Discovery of a PCAF Bromodomain Chemical Probe.
Moustakim M., Clark PGK., Trulli L., Fuentes de Arriba AL., Ehebauer MT., Chaikuad A., Murphy EJ., Mendez-Johnson J., Daniels D., Hou C-FD., Lin Y-H., Walker JR., Hui R., Yang H., Dorrell L., Rogers CM., Monteiro OP., Fedorov O., Huber KVM., Knapp S., Heer J., Dixon DJ., Brennan PE.

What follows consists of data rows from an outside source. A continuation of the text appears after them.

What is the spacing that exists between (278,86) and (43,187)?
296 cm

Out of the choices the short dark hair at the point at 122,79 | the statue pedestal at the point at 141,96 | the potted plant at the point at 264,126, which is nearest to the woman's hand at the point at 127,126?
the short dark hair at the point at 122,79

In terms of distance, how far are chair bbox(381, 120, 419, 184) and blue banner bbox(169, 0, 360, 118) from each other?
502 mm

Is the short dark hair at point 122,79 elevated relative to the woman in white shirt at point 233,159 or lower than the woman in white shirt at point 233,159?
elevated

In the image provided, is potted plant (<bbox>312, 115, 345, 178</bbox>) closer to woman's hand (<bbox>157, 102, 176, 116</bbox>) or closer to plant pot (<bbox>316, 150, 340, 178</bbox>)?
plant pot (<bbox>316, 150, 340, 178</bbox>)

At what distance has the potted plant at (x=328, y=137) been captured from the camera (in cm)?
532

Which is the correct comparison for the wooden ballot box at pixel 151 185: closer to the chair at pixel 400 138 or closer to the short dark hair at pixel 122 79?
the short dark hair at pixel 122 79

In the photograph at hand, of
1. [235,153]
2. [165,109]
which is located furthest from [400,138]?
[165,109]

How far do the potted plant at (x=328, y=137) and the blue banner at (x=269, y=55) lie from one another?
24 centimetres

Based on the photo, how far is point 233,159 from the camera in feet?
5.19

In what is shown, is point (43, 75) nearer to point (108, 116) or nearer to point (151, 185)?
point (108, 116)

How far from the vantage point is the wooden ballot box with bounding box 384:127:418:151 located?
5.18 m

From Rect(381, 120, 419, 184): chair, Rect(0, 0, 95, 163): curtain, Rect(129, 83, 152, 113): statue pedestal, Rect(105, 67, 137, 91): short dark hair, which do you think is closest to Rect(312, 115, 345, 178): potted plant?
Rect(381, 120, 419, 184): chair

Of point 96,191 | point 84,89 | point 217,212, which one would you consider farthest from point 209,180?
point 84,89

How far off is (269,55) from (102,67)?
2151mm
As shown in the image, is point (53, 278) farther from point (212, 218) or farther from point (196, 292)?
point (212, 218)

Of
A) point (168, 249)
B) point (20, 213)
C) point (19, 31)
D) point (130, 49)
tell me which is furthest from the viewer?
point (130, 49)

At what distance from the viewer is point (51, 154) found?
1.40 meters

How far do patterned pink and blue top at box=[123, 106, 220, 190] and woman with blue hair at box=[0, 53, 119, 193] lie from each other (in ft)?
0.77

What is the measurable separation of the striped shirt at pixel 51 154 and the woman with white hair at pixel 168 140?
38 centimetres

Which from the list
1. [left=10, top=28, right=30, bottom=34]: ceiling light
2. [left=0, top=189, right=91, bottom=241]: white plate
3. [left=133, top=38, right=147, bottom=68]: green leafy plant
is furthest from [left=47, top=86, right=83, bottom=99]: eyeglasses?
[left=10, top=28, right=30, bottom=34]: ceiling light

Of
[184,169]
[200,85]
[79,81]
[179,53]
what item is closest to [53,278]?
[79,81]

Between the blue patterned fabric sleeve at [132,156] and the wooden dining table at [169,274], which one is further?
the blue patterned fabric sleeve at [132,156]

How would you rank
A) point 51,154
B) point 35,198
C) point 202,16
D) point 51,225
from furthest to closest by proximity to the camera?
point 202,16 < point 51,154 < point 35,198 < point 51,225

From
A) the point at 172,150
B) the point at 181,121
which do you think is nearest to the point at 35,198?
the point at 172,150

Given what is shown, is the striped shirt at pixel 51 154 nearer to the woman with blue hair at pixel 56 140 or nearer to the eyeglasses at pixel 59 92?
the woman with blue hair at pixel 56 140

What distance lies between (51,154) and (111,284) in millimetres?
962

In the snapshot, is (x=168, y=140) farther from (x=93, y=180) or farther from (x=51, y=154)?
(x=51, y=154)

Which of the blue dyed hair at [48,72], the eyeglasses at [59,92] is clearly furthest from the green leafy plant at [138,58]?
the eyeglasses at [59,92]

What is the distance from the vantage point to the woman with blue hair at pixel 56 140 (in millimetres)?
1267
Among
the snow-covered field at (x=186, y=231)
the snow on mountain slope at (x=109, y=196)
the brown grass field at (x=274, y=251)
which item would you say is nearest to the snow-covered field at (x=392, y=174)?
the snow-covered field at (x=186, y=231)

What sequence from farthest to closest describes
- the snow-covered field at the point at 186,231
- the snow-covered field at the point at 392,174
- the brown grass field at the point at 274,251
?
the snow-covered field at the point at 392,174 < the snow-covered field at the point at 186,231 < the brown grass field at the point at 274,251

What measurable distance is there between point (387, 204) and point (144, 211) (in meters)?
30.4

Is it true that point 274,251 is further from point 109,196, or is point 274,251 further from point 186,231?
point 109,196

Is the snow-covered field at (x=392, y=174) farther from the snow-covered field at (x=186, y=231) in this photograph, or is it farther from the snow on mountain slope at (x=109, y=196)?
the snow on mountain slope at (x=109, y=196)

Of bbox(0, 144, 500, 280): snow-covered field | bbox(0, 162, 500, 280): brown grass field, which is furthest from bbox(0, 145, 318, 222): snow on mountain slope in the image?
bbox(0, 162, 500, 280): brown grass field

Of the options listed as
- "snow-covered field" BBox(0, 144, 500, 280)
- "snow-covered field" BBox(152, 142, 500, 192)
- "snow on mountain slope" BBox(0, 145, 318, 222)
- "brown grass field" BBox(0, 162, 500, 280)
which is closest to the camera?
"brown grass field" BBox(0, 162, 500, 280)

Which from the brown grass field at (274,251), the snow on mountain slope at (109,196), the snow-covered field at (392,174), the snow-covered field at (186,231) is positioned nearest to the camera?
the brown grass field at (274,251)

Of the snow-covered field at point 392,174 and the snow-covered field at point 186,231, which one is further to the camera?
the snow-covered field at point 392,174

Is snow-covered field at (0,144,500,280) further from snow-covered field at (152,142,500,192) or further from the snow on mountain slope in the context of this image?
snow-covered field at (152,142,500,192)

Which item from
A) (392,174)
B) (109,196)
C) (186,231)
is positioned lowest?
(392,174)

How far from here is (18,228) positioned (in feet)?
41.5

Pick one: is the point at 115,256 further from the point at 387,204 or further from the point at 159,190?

The p300/CBP-associated factor (PCAF) and related GCN5 bromodomain-containing lysine acetyl transferases are members of subfamily I of the bromodomain phylogenetic tree. Iterative cycles of rational inhibitor design and biophysical characterization led to the discovery of the triazolopthalazine-based L-45 (dubbed L-Moses) as the first potent, selective, and cell-active PCAF bromodomain (Brd) inhibitor. Synthesis from readily available (1R,2S)-(-)-norephedrine furnished L-45 in enantiopure form. L-45 was shown to disrupt PCAF-Brd histone H3.3 interaction in cells using a nanoBRET assay, and a co-crystal structure of L-45 with the homologous Brd PfGCN5 from Plasmodium falciparum rationalizes the high selectivity for PCAF and GCN5 bromodomains. Compound L-45 shows no observable cytotoxicity in peripheral blood mononuclear cells (PBMC), good cell-permeability, and metabolic stability in human and mouse liver microsomes, supporting its potential for in vivo use.